В 11 часов вечера 12 октября Наполеон покинул Аугсбург и отбыл в Вайсенхорн. По дороге он встретил французов и голландцев из корпуса Мармона, уставших и измученных, нагруженных оружием и запасом провианта на несколько дней. Погода, которая была прекрасна до перехода через Дунай, внезапно испортилась. Густой снег таял, превращаясь в грязь и делая непроходимыми все дороги. Мелкие речушки, впадавшие в Дунай, вышли из берегов. Солдаты передвигались по настоящим болотам, нередко теснимые на марше артиллерийскими обозами. Между тем никто не роптал. Наполеон остановился, построил солдат вокруг себя и обратился к ним с речью, рассказав о положении неприятеля, о маневре, в результате которого он его окружил, и обещал им победу, столь же прекрасную, как победу Маренго. Солдаты, воодушевленные его словами и гордые тем, что величайший полководец их времени разъясняет им свои планы, предались горячим проявлениям энтузиазма и отвечали ему единодушными возгласами «Да здравствует Император!». А затем вновь пустились в путь, спеша на великое сражение. Слышавшие слова императора повторяли их тем, кто не смог их услышать, и все радостно восклицали, что австрийцам скоро конец и их всех до последнего возьмут в плен.
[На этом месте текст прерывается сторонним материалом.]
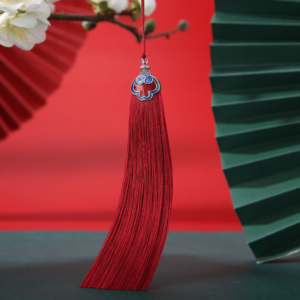 CNY Cloisonne Flat 景泰蓝 tassel (5 pcs/pkt)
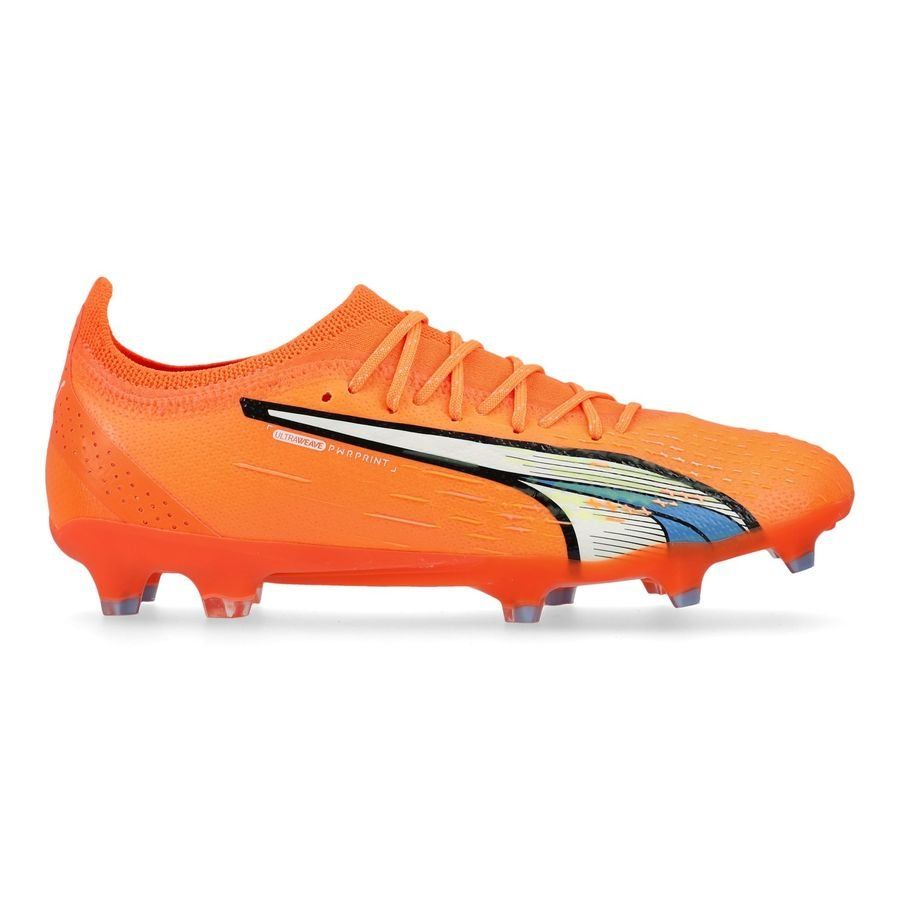 PUMA Ultra Ultimate FG/AG Supercharge - Orange/Blanc/Bleu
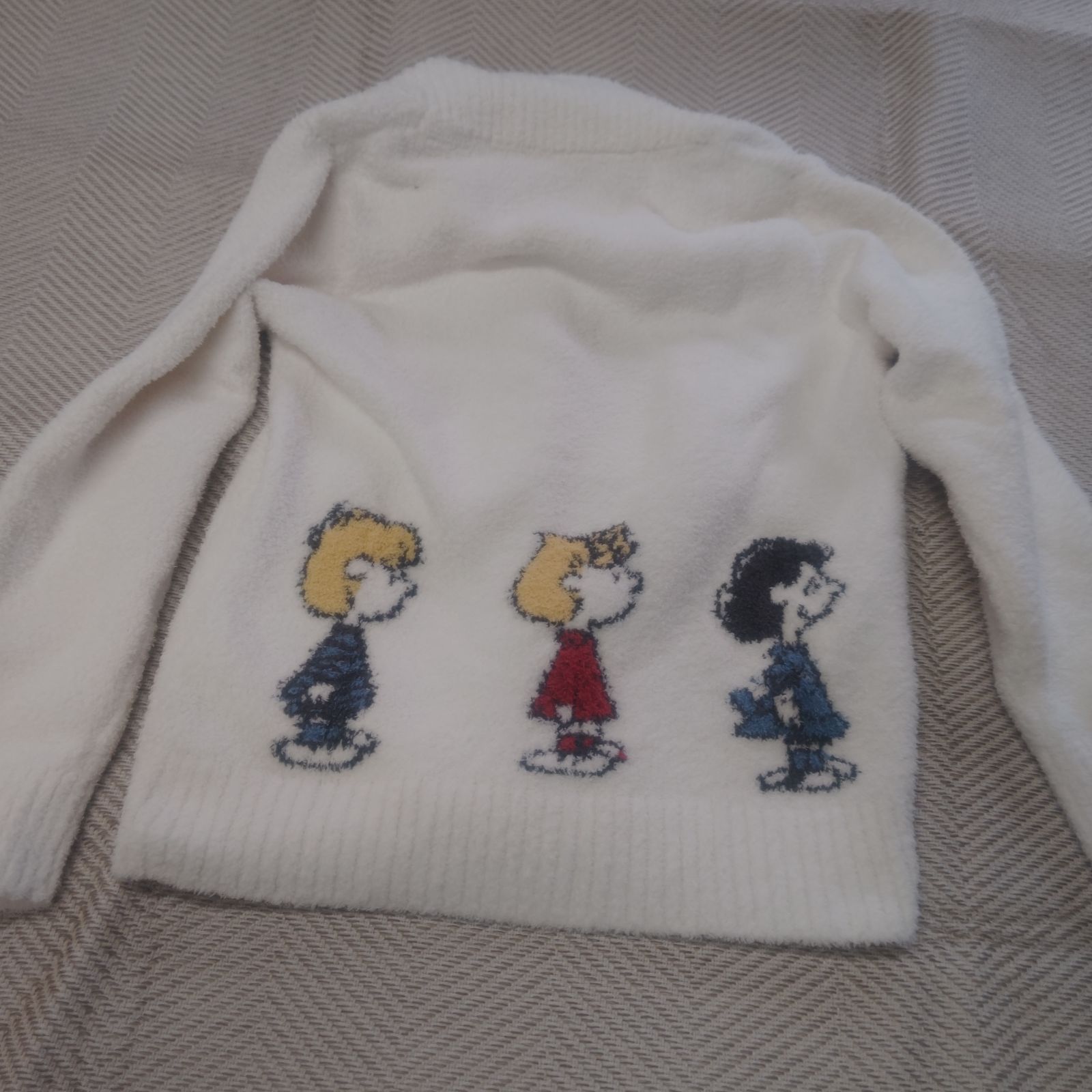 新品未使用タグ付き ジェラートピケスヌーピーカーディガン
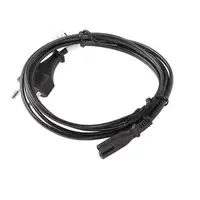 Lanberg CA-C7CA-11CC-0030-BK cable de transmisión Negro 3 m CEE7/16 C7 acoplador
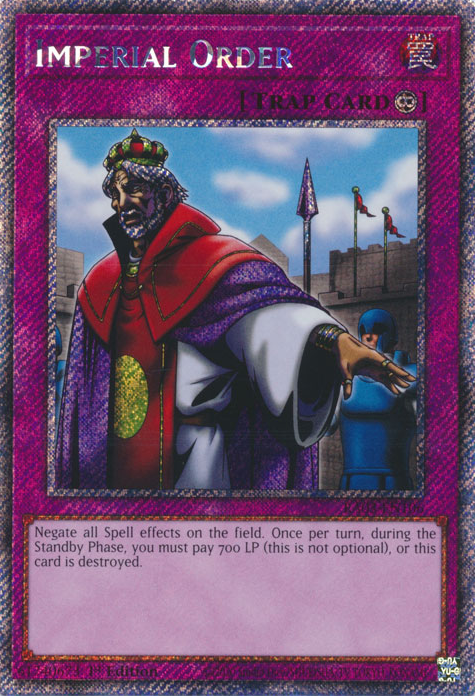 Imperial Order RA03-EN106 Platinum Platinum Secret Rare Yu-Gi-Oh Quarter Century Bonanza in Art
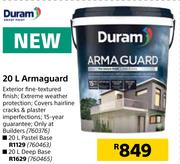 Duram Armaguard (Deep Base)-20Ltr
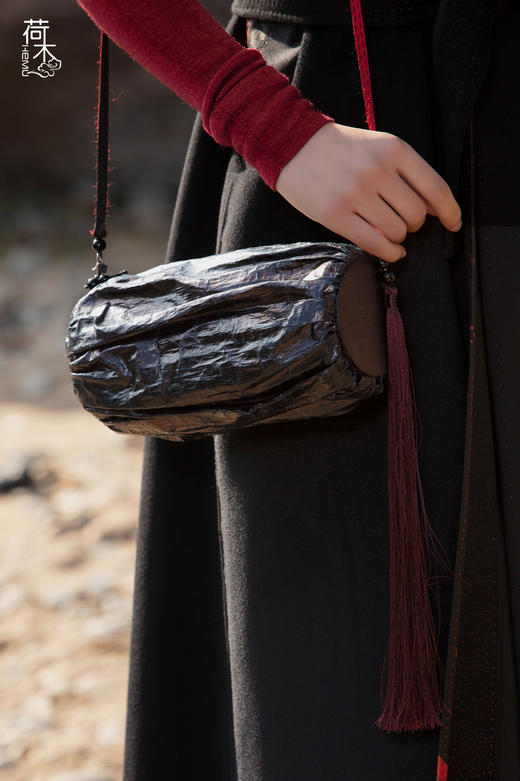荷木HEMU丨漆以久成高定·手拎包 挎包 商品图4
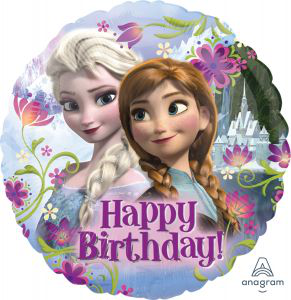 Balloon Foil 18 Inch Frozen Happy Birthday Foil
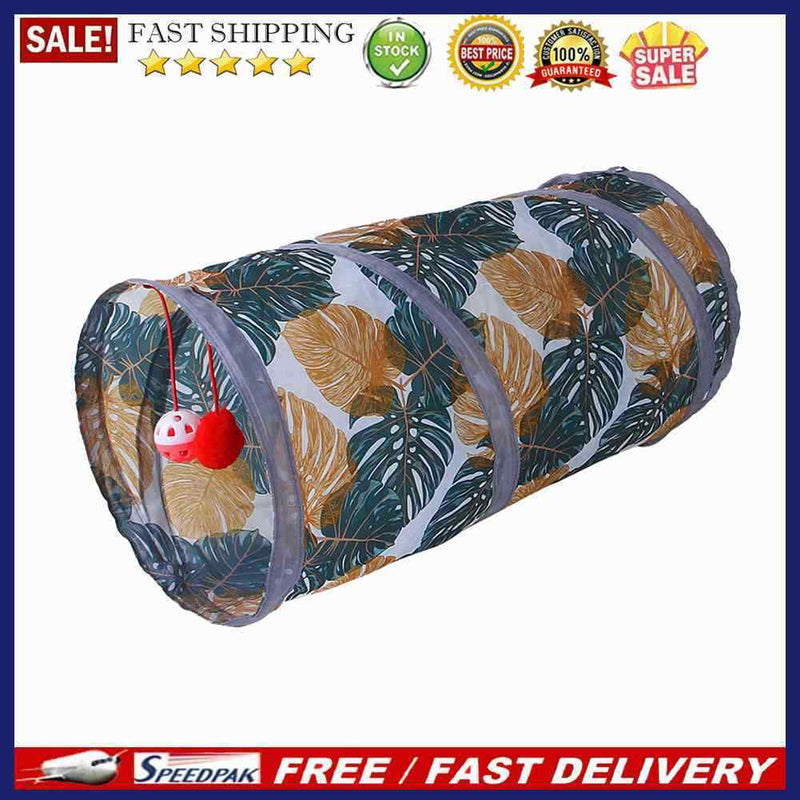 Pet Cat Tunnel Toys Foldable Kitten Training Interactive Fun Rabbit Play Tunn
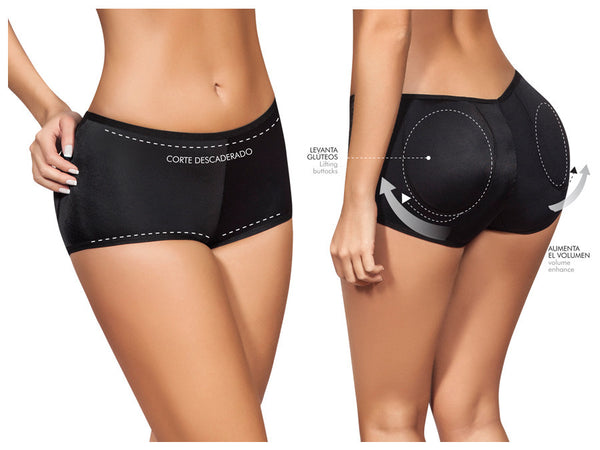 3008 Waist and Abdomen Control Boxer Color Black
Пора было Наполеону возвращаться на Дунай, ибо Мюрат не понял его приказов, и это могло привести к несчастьям, если бы австрийцы оказались более предприимчивы.
В то время как Ланн и Мюрат атаковали Ульм с правого берега Дуная, Ней располагал двумя дивизиями на правом берегу и только одной, дивизией генерала Дюпона, на левом. Подойдя к Ульму для атаки, Ней почувствовал уязвимость такого положения. Будучи предупрежден тем, что увидел своими глазами и направляемый счастливым военным инстинктом, получив подтверждение своего мнения от полковника Жомини, офицера Главного штаба самого высокого достоинства, Ней усмотрел опасность в оставлении только одной дивизии на левом берегу реки. Почему бы, сказал он, австрийцам не воспользоваться случаем уйти по левому берегу, смяв наши обозы и парки, которые наверняка не окажут им серьезного сопротивления? Мюрат не допускал, что такое может случиться, и, опираясь на непонятые им письма императора, который, в ожидании крупного дела на Иллере приказывал сосредоточить там все войска, заявлял, что и одной дивизии Дюпона на левом берегу слишком много, ибо эта дивизия окажется не на месте в день сражения. Расхождение во мнениях породило горячий спор между Неем и Мюратом. Нея обижала необходимость подчиняться начальнику, которого он считал ниже себя по талантам, хоть и выше по родству с императорской семьей. Мюрат, исполненный гордыни по поводу своего нового положения и особенно кичившийся тем, что он глубже посвящен в замыслы Наполеона, дал почувствовать Нею превосходство своего положения и отдал ему категорический приказ. Не будь рядом общих друзей, эти ближайшие соратники императора решили бы свою ссору способом, мало совместимым с их высоким положением. Результатом пререканий стала отправка противоречивых приказов дивизии Дюпона и гибельное ее положение. Но, к счастью, пока обсуждали, какую позицию ей следует занять, она сама уже, в результате достопамятного боя, уходила от опасности, в которую ввергла ее ошибка Мюрата.